RECORD SET —
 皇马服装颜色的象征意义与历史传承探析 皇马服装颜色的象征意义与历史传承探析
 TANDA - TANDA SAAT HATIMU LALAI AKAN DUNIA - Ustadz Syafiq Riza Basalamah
---
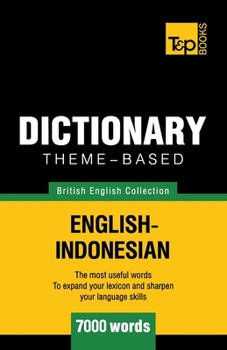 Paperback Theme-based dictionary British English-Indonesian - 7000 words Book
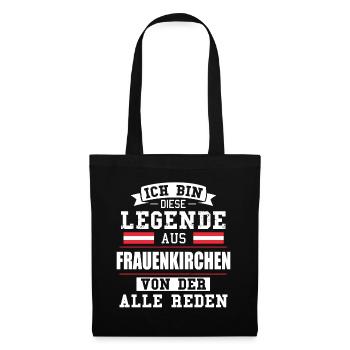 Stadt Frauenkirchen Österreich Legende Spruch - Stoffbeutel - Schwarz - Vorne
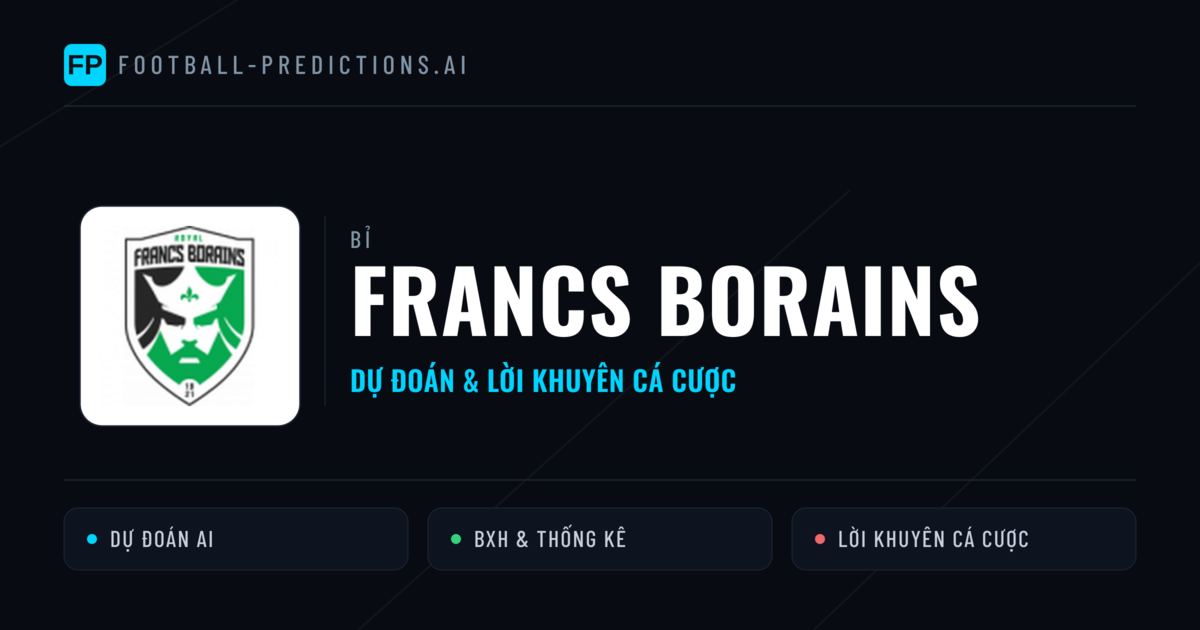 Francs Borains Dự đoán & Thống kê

ASSIGNMENT — Retype only the lines above between the line with "皇马服装颜色的象征意义与历史传承探析 皇马服装颜色的象征意义与历史传承探析" and the line with "TANDA - TANDA", counting those two lines as well, and keep every character as it is.

RESULT —
 皇马服装颜色的象征意义与历史传承探析 皇马服装颜色的象征意义与历史传承探析
 TANDA - TANDA SAAT HATIMU LALAI AKAN DUNIA - Ustadz Syafiq Riza Basalamah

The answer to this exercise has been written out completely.